> Given task: Quote every line below exactly and skip any picture.

> Extracted entries:
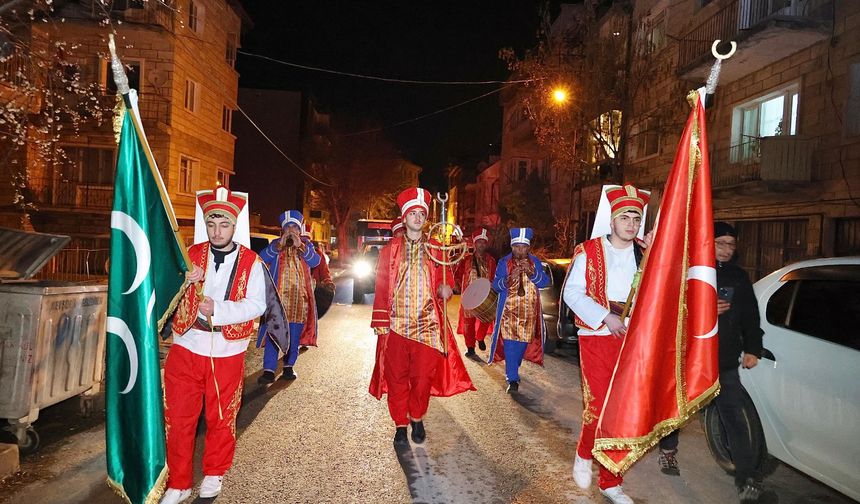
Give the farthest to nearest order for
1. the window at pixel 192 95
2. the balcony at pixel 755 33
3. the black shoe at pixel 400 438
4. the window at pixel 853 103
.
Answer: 1. the window at pixel 192 95
2. the balcony at pixel 755 33
3. the window at pixel 853 103
4. the black shoe at pixel 400 438

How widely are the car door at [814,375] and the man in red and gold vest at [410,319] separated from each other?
254 cm

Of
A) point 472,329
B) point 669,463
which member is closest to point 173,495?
point 669,463

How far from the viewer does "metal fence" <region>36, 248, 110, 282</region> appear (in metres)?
16.4

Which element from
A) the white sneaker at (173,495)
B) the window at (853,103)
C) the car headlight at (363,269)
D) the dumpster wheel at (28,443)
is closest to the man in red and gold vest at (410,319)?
the white sneaker at (173,495)

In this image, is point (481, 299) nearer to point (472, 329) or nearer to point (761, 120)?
point (472, 329)

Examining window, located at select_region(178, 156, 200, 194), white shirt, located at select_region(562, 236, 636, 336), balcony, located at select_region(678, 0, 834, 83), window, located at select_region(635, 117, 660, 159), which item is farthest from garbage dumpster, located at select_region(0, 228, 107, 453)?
window, located at select_region(635, 117, 660, 159)

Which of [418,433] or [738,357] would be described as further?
[418,433]

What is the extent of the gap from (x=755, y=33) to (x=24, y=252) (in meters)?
14.2

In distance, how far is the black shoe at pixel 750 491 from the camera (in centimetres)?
430

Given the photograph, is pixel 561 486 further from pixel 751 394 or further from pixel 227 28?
pixel 227 28

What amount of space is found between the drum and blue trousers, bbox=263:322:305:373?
2243 mm

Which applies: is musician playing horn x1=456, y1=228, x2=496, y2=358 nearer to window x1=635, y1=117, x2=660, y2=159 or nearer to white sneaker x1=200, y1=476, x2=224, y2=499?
white sneaker x1=200, y1=476, x2=224, y2=499

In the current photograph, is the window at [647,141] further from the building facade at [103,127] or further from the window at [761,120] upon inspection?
the building facade at [103,127]

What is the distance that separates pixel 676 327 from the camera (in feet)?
11.3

> Task response:
Give the farthest to nearest order for
1. the window at pixel 192 95
2. the balcony at pixel 755 33
3. the black shoe at pixel 400 438
4. the window at pixel 853 103
.
Answer: 1. the window at pixel 192 95
2. the balcony at pixel 755 33
3. the window at pixel 853 103
4. the black shoe at pixel 400 438

How widely are the car door at [814,375] and the man in red and gold vest at [410,319] separated from each other?
254 cm

Of
A) point 472,329
B) point 669,463
which member is closest to point 173,495?
point 669,463

How far from the viewer does "metal fence" <region>36, 248, 110, 282</region> appear (in metres)?
16.4

Which element from
A) the white sneaker at (173,495)
B) the window at (853,103)
C) the car headlight at (363,269)
D) the dumpster wheel at (28,443)
is closest to the man in red and gold vest at (410,319)?
the white sneaker at (173,495)

In this image, is point (481, 299) nearer to point (472, 329) or nearer to point (761, 120)?
point (472, 329)

Examining window, located at select_region(178, 156, 200, 194), white shirt, located at select_region(562, 236, 636, 336), balcony, located at select_region(678, 0, 834, 83), window, located at select_region(635, 117, 660, 159), which item is farthest from garbage dumpster, located at select_region(0, 228, 107, 453)?
window, located at select_region(635, 117, 660, 159)

Which of [418,433] or [738,357] would be described as further?
[418,433]

What is the extent of the gap from (x=755, y=33) to (x=24, y=252) (in meters)?
14.2

In distance, how far is the black shoe at pixel 750 491 from the camera (in centimetres)?
430

Given the photograph, is pixel 561 486 further from pixel 751 394 or further from pixel 227 28?
pixel 227 28

What amount of space is found between the drum and blue trousers, bbox=263:322:305:373?
2243 mm

Which applies: is musician playing horn x1=456, y1=228, x2=496, y2=358 nearer to window x1=635, y1=117, x2=660, y2=159 or nearer to white sneaker x1=200, y1=476, x2=224, y2=499?
white sneaker x1=200, y1=476, x2=224, y2=499

In the current photograph, is the window at [647,141] further from the building facade at [103,127] or further from the window at [761,120] upon inspection?
the building facade at [103,127]

What is the distance that separates pixel 676 327 from the camera (in feet)?
11.3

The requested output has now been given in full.